I am confused whether there exists an inner product in hyperbolic space and if so, how is it defined for the Poincaré ball? I already tried to read introductions in Hyperbolic space but I did not find an answer. I would really appreciate your help! I am studying CS, so an intuitive explanation would be nice ;)

Thank you!

Answer 1

The answer is "yes" and "no."

1. Why "no": The notion of an inner product is reserved for vector spaces and hyperbolic plane
   ${\mathbb H}^2$ does not have a natural vector space structure. This is especially clear if one uses an axiomatic definition of the hyperbolic plane, which you can find, for instance, in Greenberg's book "Euclidean and Non-Euclidean Geometries."

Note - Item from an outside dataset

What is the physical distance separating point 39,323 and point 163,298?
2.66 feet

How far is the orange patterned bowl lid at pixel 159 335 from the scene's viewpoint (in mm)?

2. Why "yes": Nevertheless, one can construct an "identification" (a mathematician would call it a "diffeomorphism") between the hyperbolic plane and a 2-dimensional vector space $V$. Such an identification requires a choice of the "origin" $o$ in the hyperbolic plane (which will correspond to zero in the vector space). In the case of the unit disk model, the convenient choice of the origin is the Euclidean center of the disk. In the paper you are reading, the identification is given by $$ f: z= (x,y)\mapsto (d(o, z), \theta), $$ where $d$ is the hyperbolic distance, $\theta$ is the angle and $(\rho, \theta)$ is understood as the polar coordinates of a vector. Now, the vector space $V$ has a natural inner product (called the "Riemannian metric" in differential geometry) and this is the one described in the paper you are reading (except they do it via an ad hoc method which obscures the procedure). A Riemannian geometer would call the inverse $\exp_o$ of the map $f: {\mathbb H}^2\to V$ the exponential map (the map $f$ itself is sometimes called the Riemannian logarithmic map).

Using $f$ one then "transfers" the inner product $V$ to ${\mathbb H}^2$: $$ \langle \exp_o(v), \exp_o(w)\rangle := \langle v, w\rangle. $$ This is what the authors of the paper are doing.

3. What is this good for? I do not know, maybe the authors of the paper you are reading found some use for this construction.

4. In the literature you will likely encounter other notions of "products" on hyperbolic spaces, most importantly, Gromov product $$ (z, w)_p= \frac{1}{2}(d(p,z)+ d(p,w)- d(z,w)). $$ This will be also different from the one defined in your question.